Oh Kanye. You silly, silly, self-important man. Kanye is one of the few musicians I had the opportunity to interact with on a deeper level when working at Island Def Jam many years ago. At that point Kanye was merely a producer for affiliated Roc-a-fella Records, had released one single, “Through the Wire,” and was working on his first LP, The College Dropout. I was an interactive producer for the folks who built all of IDJ’s websites and as such sat on a call with Kanye as he ripped off his vision for his first site. It was pure insanity. He described a lovely immersive, environmental site in which we sat in his living room and his arm controlled a remote that was then used to change the channels. The channels, of course, being the navigation. It was way more wacky than that, but that’s the gist. He then came into the office a few days later, went into the office of our shy CTO and proceeded to do a couple minute freestyle based on the guy’s name. The man was pure energy and light and to this day seeing our poor nerdy tech lead (who had only listened to Rush his entire life) cower behind his desk as a crazy man spit rhymes at him ranks as one of the funniest and most lasting impressions of my early-ish life.
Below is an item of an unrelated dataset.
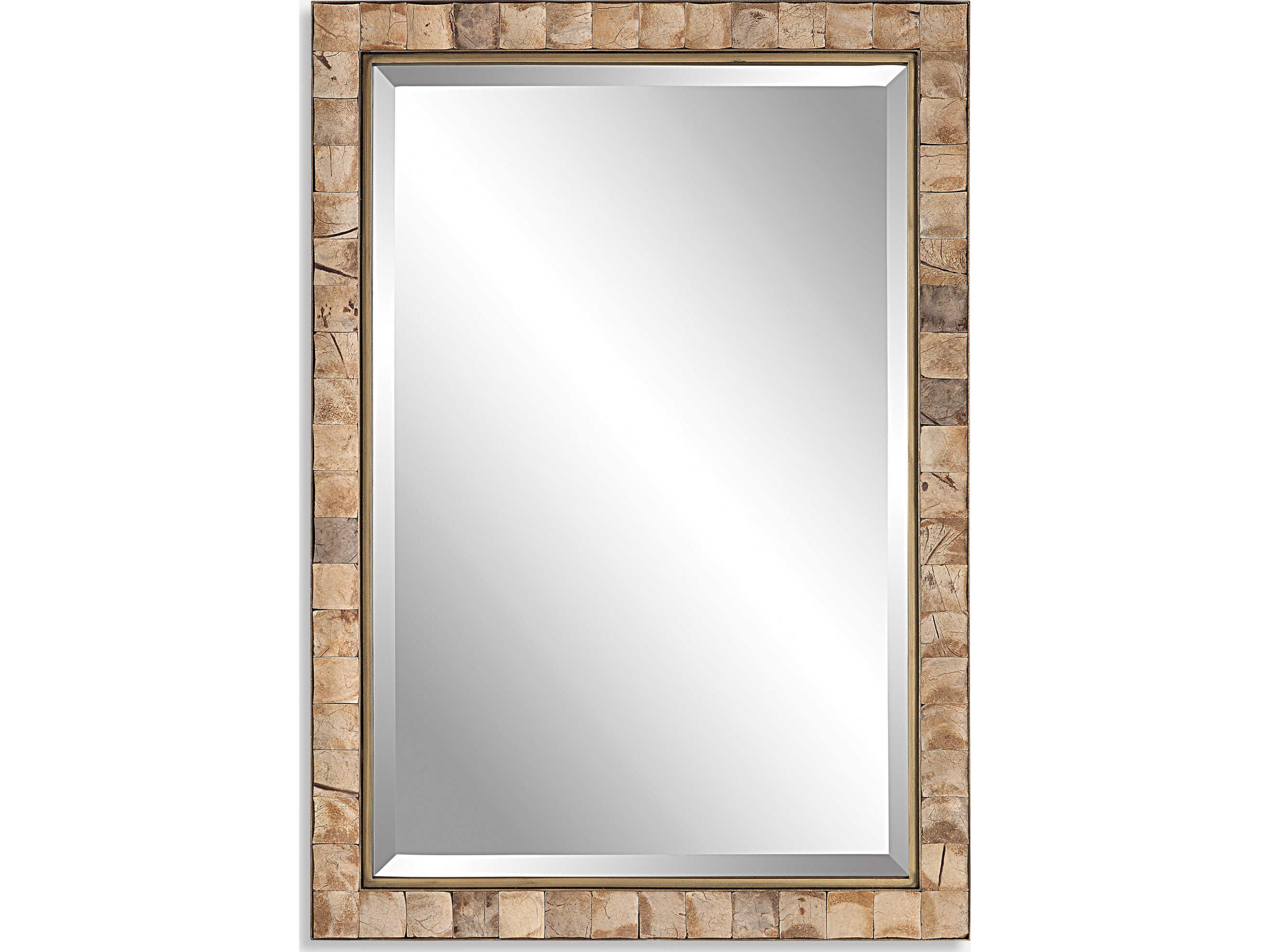 Cocos Dark Gold / Polished Coconut Shells Rectangular Wall Mirror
Now, seven albums in, Kanye’s well-documented life has somehow become larger than his music and larger than his talent. He is a one-man PR machine. Despite having some similar bits of genius and devil, Jesus-loving, bitch-and-ho dick braggadocio as R. Kelly, he has far eclipsed Mr. Kelly in the area of self-love. And I don’t mean that in a peep-booth kind of way. Kanye loves him some Kanye. As if having a song titled “I Love Kanye” wasn’t proof enough. He says his name so many times in that song that it stops making sense. It’s super fucking annoying, and ultimately he plays it off as a short joke, but I don’t think it’s a joke. It’s Kanye’s incredibly inflated concept of Kanye. It’s both why people love him and why they also call him an insane person. And somehow both the lovable Kanye who raps to scared nerdy Rush-listening tech geeks just for the joy of it and the guy who is an utter and complete asshole on Twitter can inhabit the same body. The guy who clearly thinks his relationship with God is somehow better and more important than yours (though he can take mine, please) and thinks he can design clothing by sheer force of will, but ends up just kind of throwing badly-fitting beige t-shirts on the runway.
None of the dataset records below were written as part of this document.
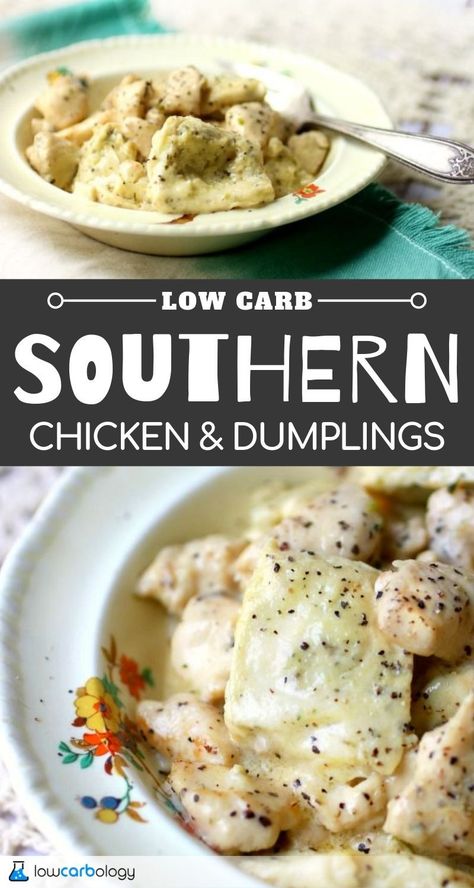 Low Carb Chicken And Dumplings, Southern Chicken And Dumplings, Dumplings Chicken, Low Sugar Diet Recipes, Healthy Low Fat Recipes, Chicken And Dumplings Recipe, Southern Chicken, Low Carb Soup Recipes, Chicken Dumplings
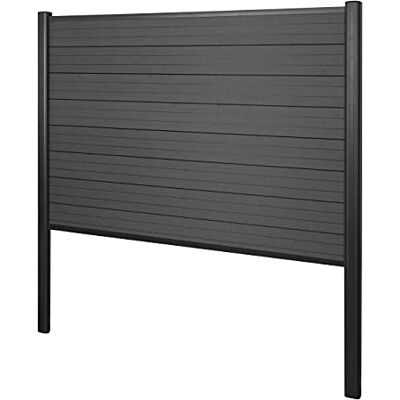 Mendler WPC-Sichtschutz Sarthe Basiselement 190cm anthrazit Zaun Windschutz, Alu-Pfosten zum Einbetonieren Mendler WPC-Sichtschutz Sarthe Basiselement 190cm anthrazit Zaun Windschutz, Alu-Pfosten zum Einbetonieren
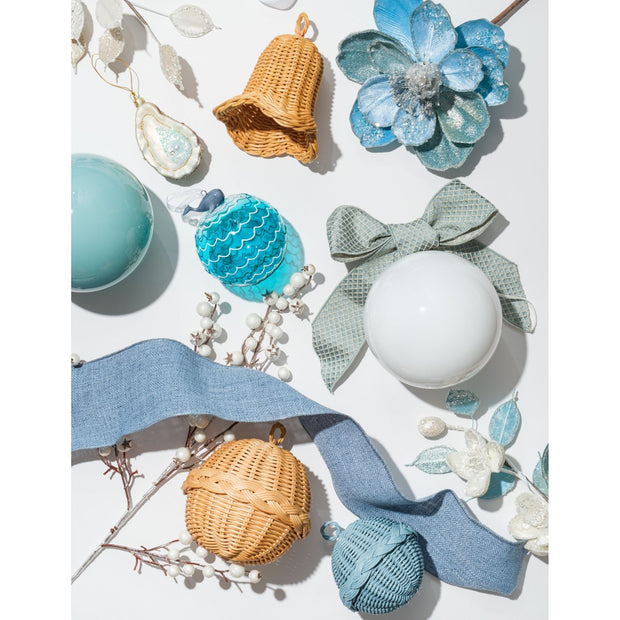 Coastal Christmas Blue Herringbone Ribbon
And this is where this album shows up. First, that cover. Seriously, what the fuck is that? I mean I assume Kanye got ahold of MS Paint and went wild and nobody had the nerve to tell him it looked like my third-grade Apple IIe project (but with a photo of a giant ass on it). And then there is the album itself. I will start off by saying that despite Kanye putting together some decent tunes over the years, I’ve found the adulation and all-out praise to be a bit overblown. Yes, the man is crazy and he has no worries putting it all down on wax (or bytes), but sometimes crazy just spells disjointed and uneven and kind of head-scratching. First, enough about your dick. We all have ’em. Yours is nothing special. Second, we know you are a seriously important individual, but not every single human wants to be you. Yes, I know this is a rap thing. But with most it’s just bluster and part of the genre. With Kanye, he honestly thinks that we all want what Kanye got. Third, Kanye is one of the least talented rappers on this album. Granted, I’m also not a fan of Jay-Z’s rapping style. It’s clumsy and he’s squarely outside of the pocket, which drives me nuts. Kanye is, well, Kanye. He has a style and you kind of either like it you don’t, or, like me, you’re just okay with it. When he’s not rapping, it’s mostly auto-tuned singing, sort of.
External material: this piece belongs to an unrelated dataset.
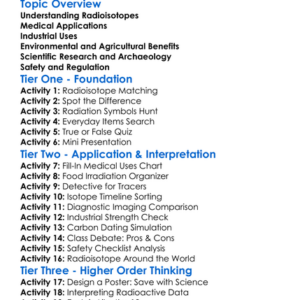 Applications Of Radioisotopes Worksheet Activity Booklet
But, gooddamnit if this album hasn’t grown on me. I mean I downloaded it on April 1 once it moved beyond Tidal and have been listening to it pretty much non-stop since. I thought at first that I was listening to it just to review it, but then I kind of fell in love with the sound and production of the thing. I’ve listened to it both in headphones and in the car and damn this thing sounds good. I can somehow push Kanye himself to the background and just lose myself in the pastiche of the samples and the cut and paste of all the sounds and drums and the kind of general schizophrenia of the whole thing. It’s kind of invigorating if you just sit back and let the crazy soak in. Granted, for me the highlight of the entire album is Chance the Rapper’s (a Mr. Hipster “best of” two years running) verse in the first track, “Ultralight Beam.” Not great blowing your wad right out of the gate, but the more you listen, the more you’ll agree that while this thing is a bit of a kitchen sink (including the penultimate track, “Facts,” which is the only god-awful clunker on the album) and at time feels more like r&b or gospel than hip-hop, it’ll certainly make you wonder what the hell he’s thinkin’.